• bacon
  • andouille sausage
  • chicken
  • onion
  • green pepper
  • celery
  • banana peppers
  • garlic
  • green onions
  • seeded tomatoes
  • long grain rice
  • chicken stock (2x amount of rice)
  • worchestershire sauce
  • hot sauce
  • creole seasoning
  • garlic powder
  • paprika
  • dried mustard
  • cumin
  • thyme
  • marjoram
  • salt
  • pepper
  • parsley


You are on your own for ingredient amounts. Remember that this style of cooking will use what is available, so ingredient substitution or modification is OK.

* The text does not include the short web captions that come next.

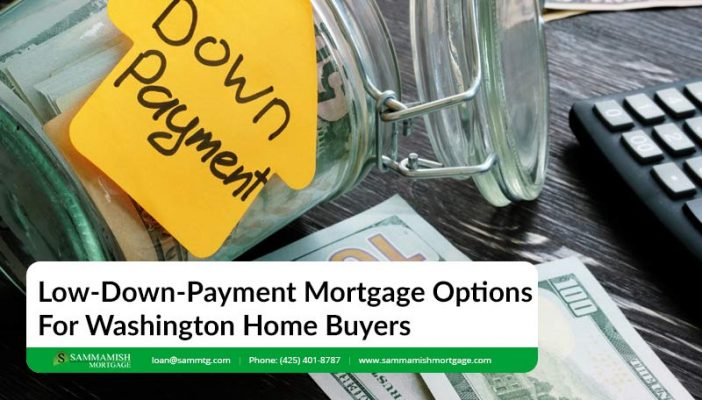 Low Down Payment Mortgage Options for Washington Home Buyers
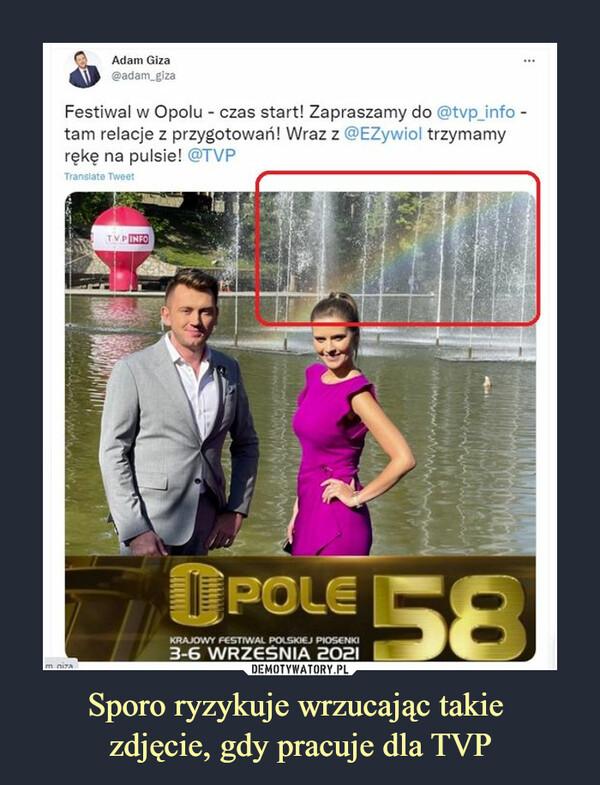 Sporo ryzykuje wrzucając takie zdjęcie, gdy pracuje dla TVP –  Adam Giza Festiwal w Opolu - czas start! Zapraszamy do @tvp_info tam na relacje z przygotowań! Wraz z @EZywiol trzymamy rękę na pulsie! @TVP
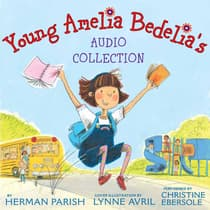 Young Amelia Bedelia's Audio Collection by Herman Parish audiobook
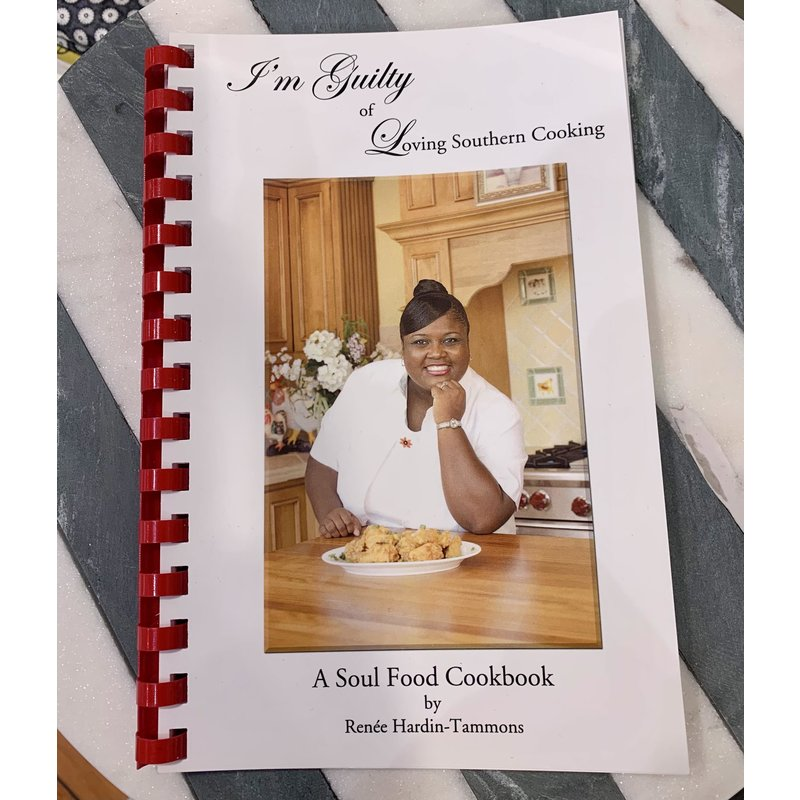 I'm Guilty of Loving Southern Cooking | A Soul Food Cookbook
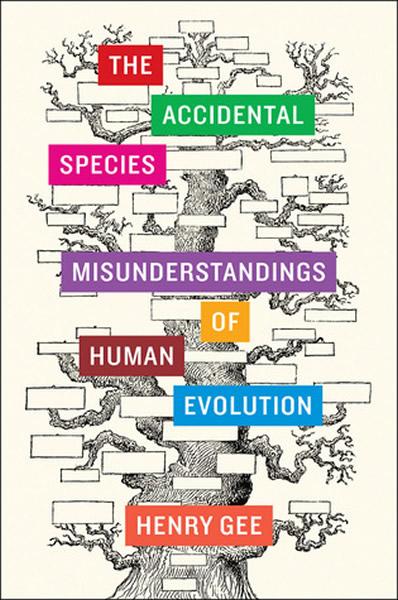《意外的物种:对人类进化的误解》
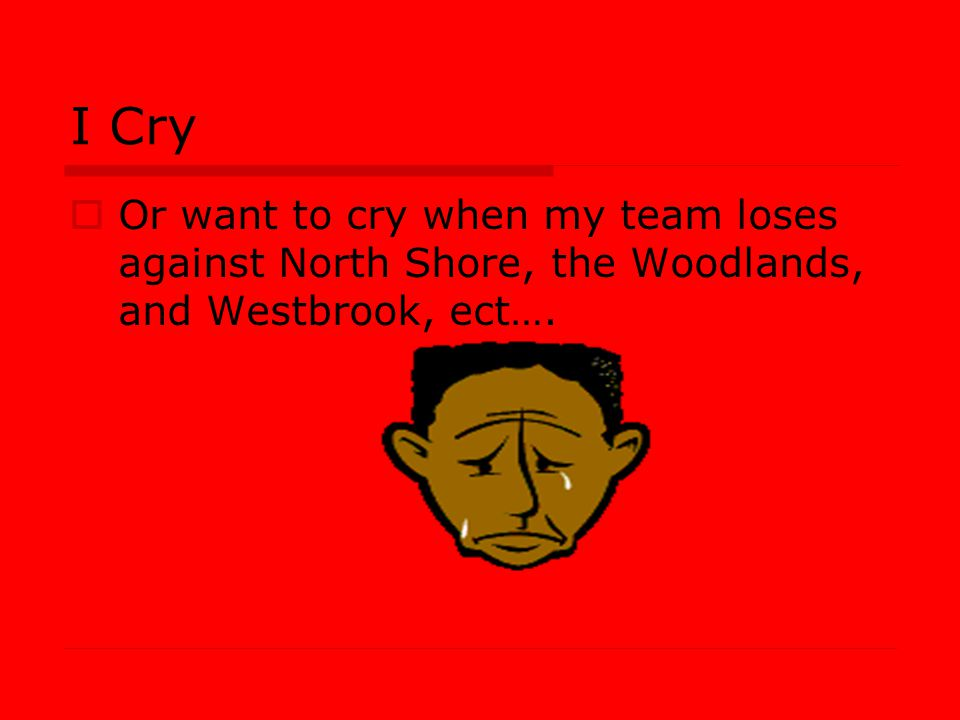 I Cry Or want to cry when my team loses against North Shore, the Woodlands, and Westbrook, ect….
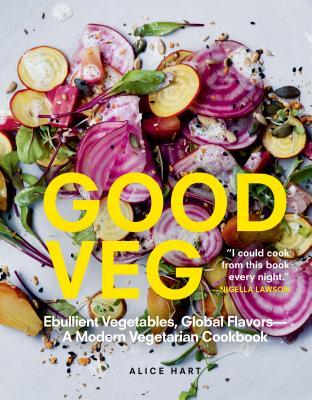 Good Veg: Ebullient Vegetables, Global Flavors--A Modern Vegetarian Cookbook - Hart, Alice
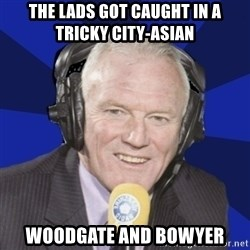 Optimistic Eddie Gray  - The Lads got caught in a tricky city-asian woodgate and bowyer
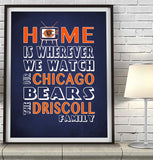 "Chicago Bears Personalized ""Home is"" Art Print Poster Gift"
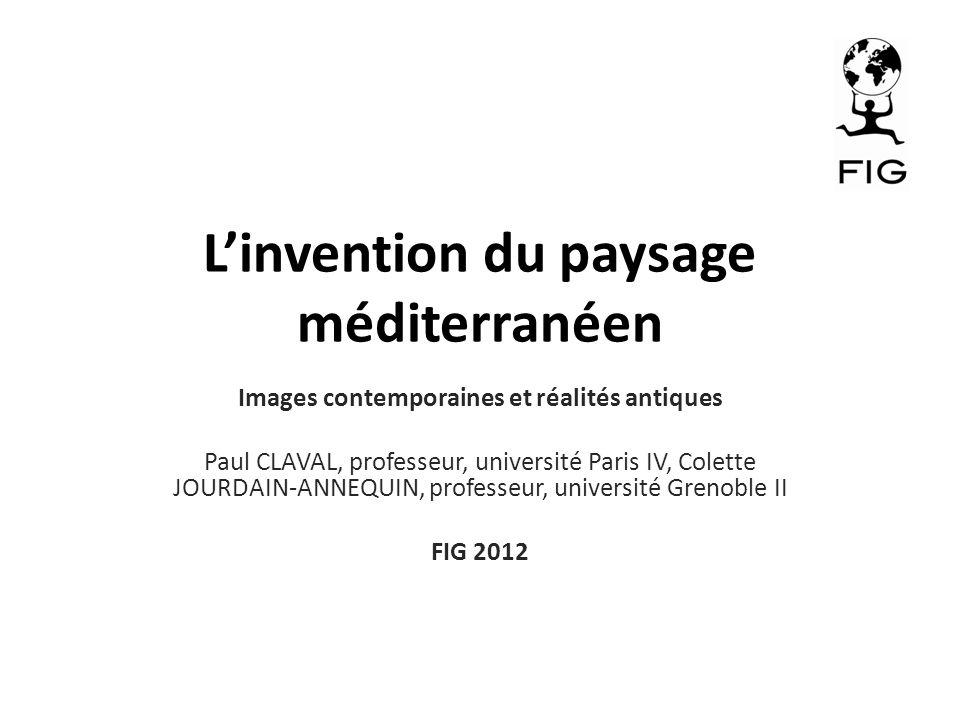 L'invention du paysage méditerranéen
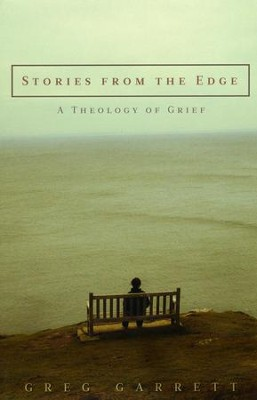 Stories from the Edge: A Theology of Grief  -     By: Greg Garrett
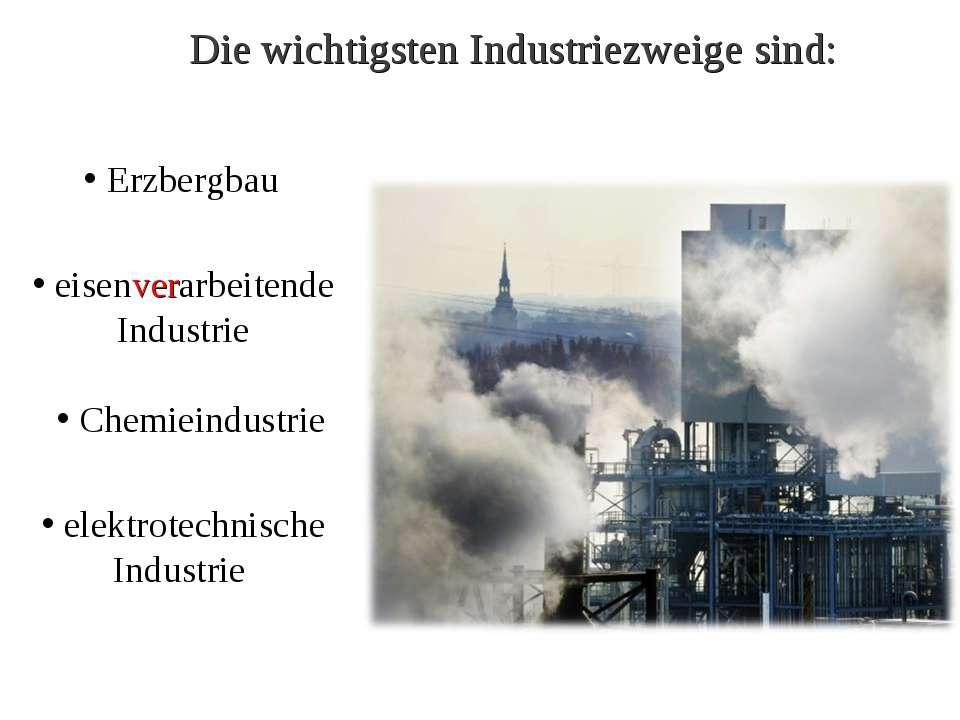 Die wichtigsten Industriezweige sind: Erzbergbau eisenverarbeitende Industrie...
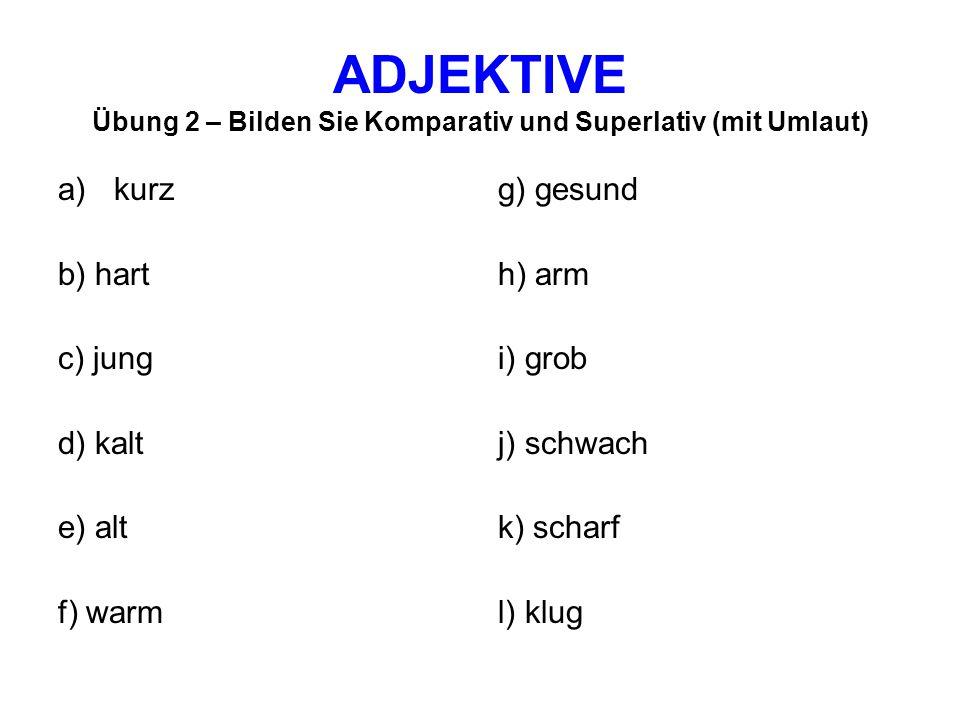 ADJEKTIVE Übung 2 – Bilden Sie Komparativ und Superlativ (mit Umlaut)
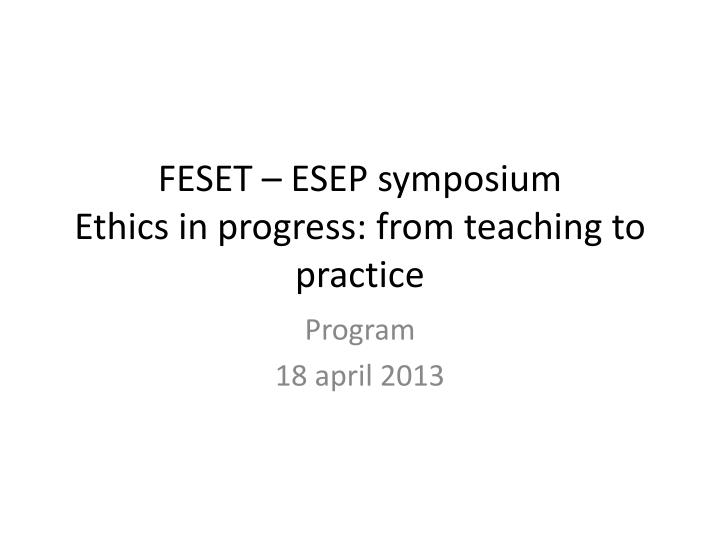 Feset esep symposium ethics in progress from teaching to practice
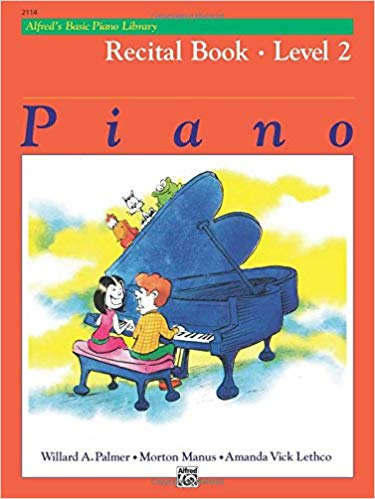 Alfred's Basic Piano Library Recital Book, Bk 2 3rd Edition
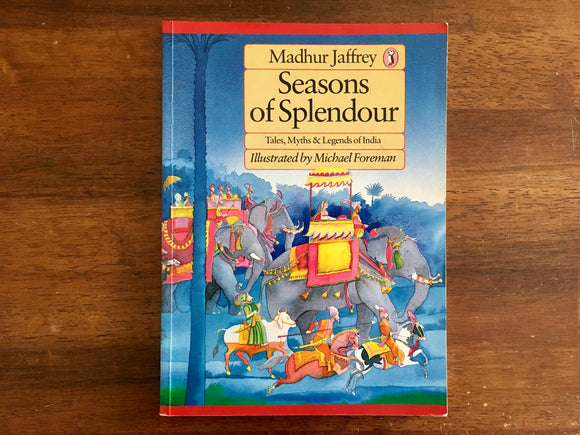 Seasons of Splendour, Tales Myths & Legends of India, By Madhur Jaffrey, Illustrated by Michael Foreman, Vintage 1985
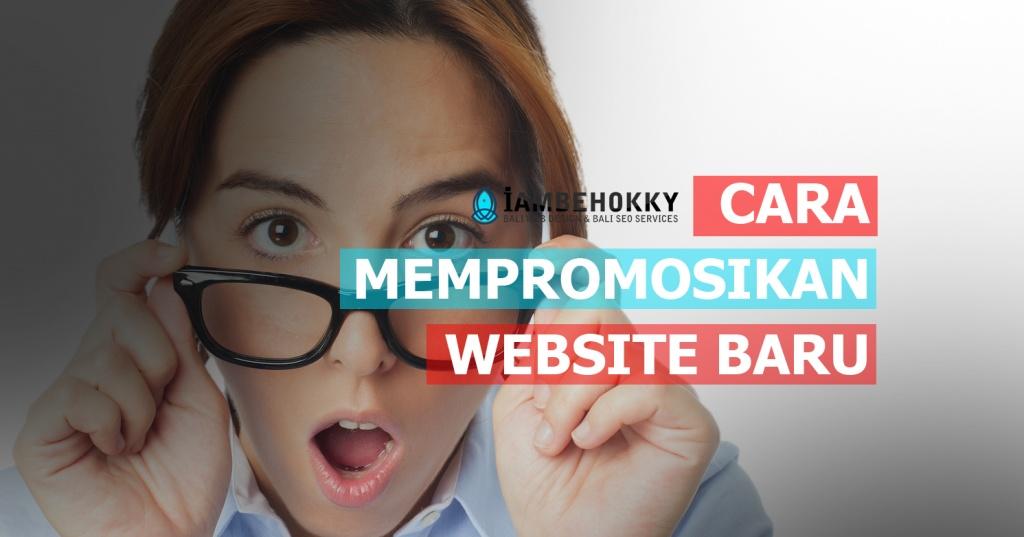 Cara Mempromosikan Website Baru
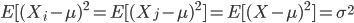 E[(X_i-\mu)^{2} = E[(X_j-\mu)^{2}] = E[(X-\mu)^{2}] = \sigma^{2}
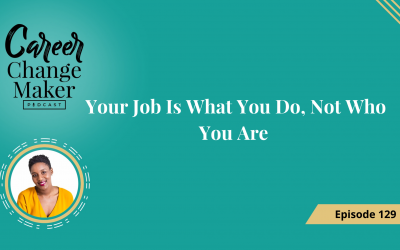 Episode 129: Your Job Is What You Do, Not Who You Are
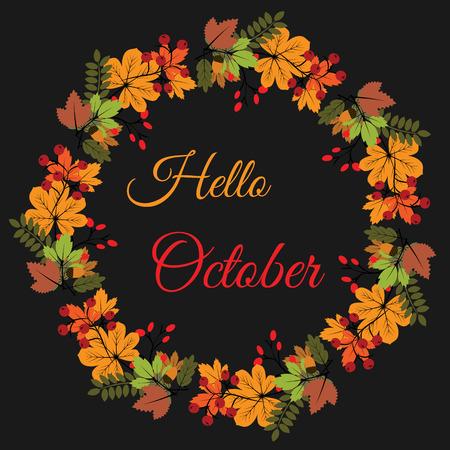 Hallo Oktober Banner mit Herbstlaub Kranz. Grußkarte, Kalender, Vektor-Illustration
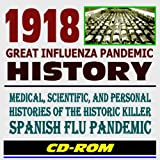 1918 Great Influenza Pandemic History: Scientific, Medical, and Personal Histories of the Historic Killer Spanish Flu Pandemic - Essential Reference for Health Professionals (CD-ROM)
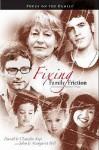 Fixing Family Friction: Promoting Relative Peace - David Arp, Claudia Arp, John Bell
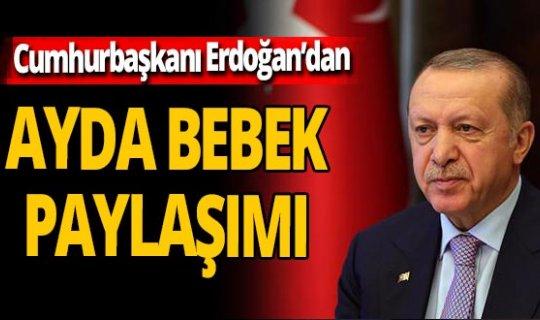 Cumhurbaşkanı Recep Tayyip Erdoğan'dan Ayda bebek paylaşımı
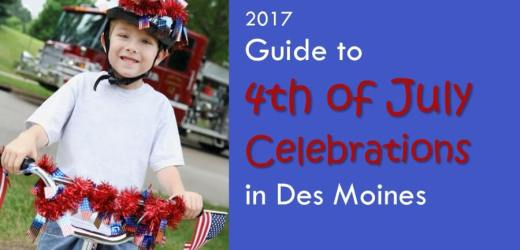 2017 Guide to 4th of July Celebrations in Des Moines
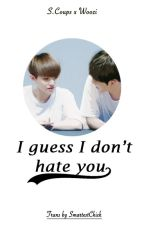 [Shortfic][CheolHoon] I guess I don't hate you by SmartestChick
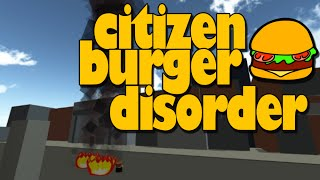 Indie Binge! - Citizen Burger Disorder - (We get a Job!)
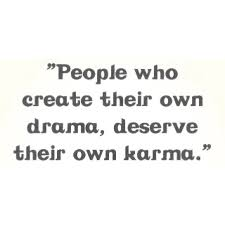 Karma Love Quotes by People Who Create Their Own Drama Deserve Their Own Karma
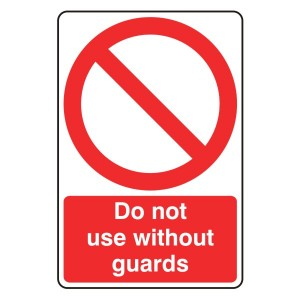 Do Not Use Without Guards Sign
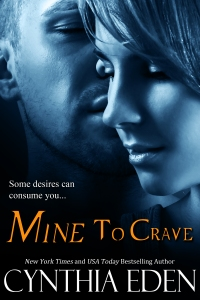 Book Cover - Mine to Crave by Cynthia Eden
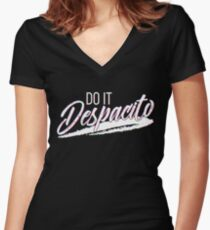 Do It Despacito Women's Fitted V-Neck T-Shirt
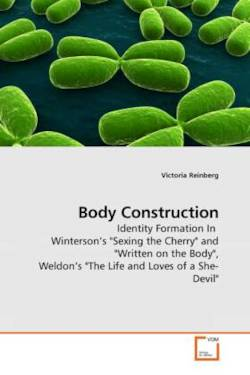 """Body Construction: Identity Formation In  Winterson?s """"Sexing the Cherry"""" and """"Written on the Body"""", Weldon?s """"The Life and Loves of a She-Devil"""""""
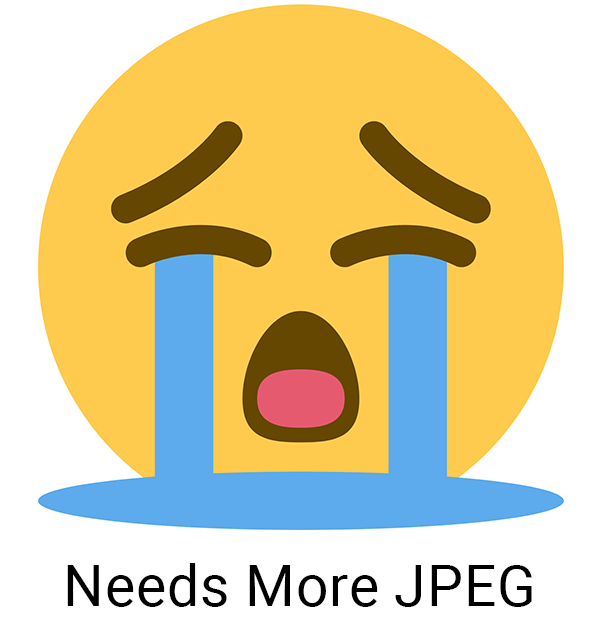 """Crying face png emoji with """"Needs More JPEG"""" text."""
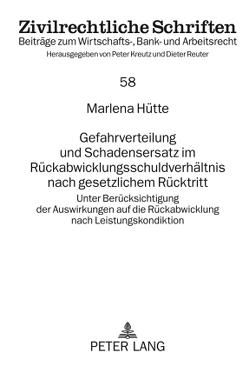 Gefahrverteilung und Schadensersatz im Rückabwicklungsschuldverhältnis nach gesetzlichem Rücktritt von Hütte,  Marlena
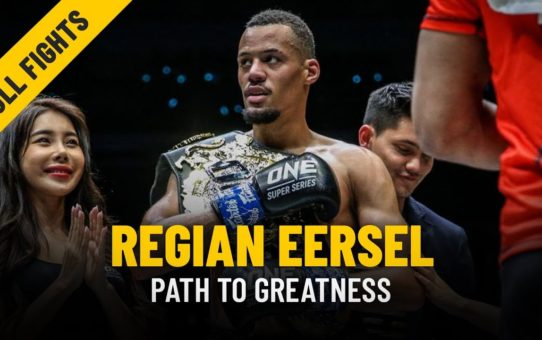 Regian Eersel's Path To Greatness | ONE Feature & Full Fights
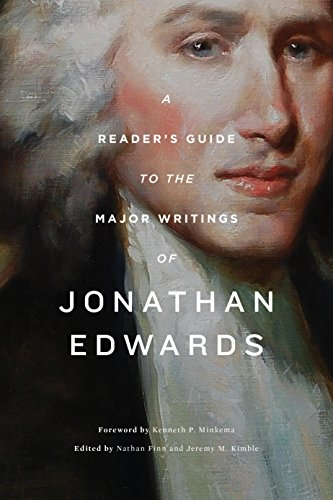 A Reader's Handle to the Major Writings of Jonathan Edwards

In a large pan (or pot or dutch oven), fry the bacon, remove and crumble. Put a nice brown on the sausage and chicken, one at a time, removing when done.

Saute the veggies.

Add the rice and saute until the rice has a nutty aroma. Re-add the meats. (take into account the type of meat. Chicken should be held back until the rice is almost done, to keep it tender.) Add the remaining ingredients, except the salt, peper, and parsley.

Cover at a bare simmer. Stir exactly once, when most of the stock has been absorbed. Taste and add salt and pepper at this time, as needed. Also add the parsley. Cook until rice is tender.

I like chicken and sausage, but Jambalaya, like Gumbo, can contain anything that flies, walks, swims or scuttles. Put what you like in it. For instance, my daughter likes seafood, so I used shrimp and made a shrimp stock with the shells, substituting this for the chicken stock.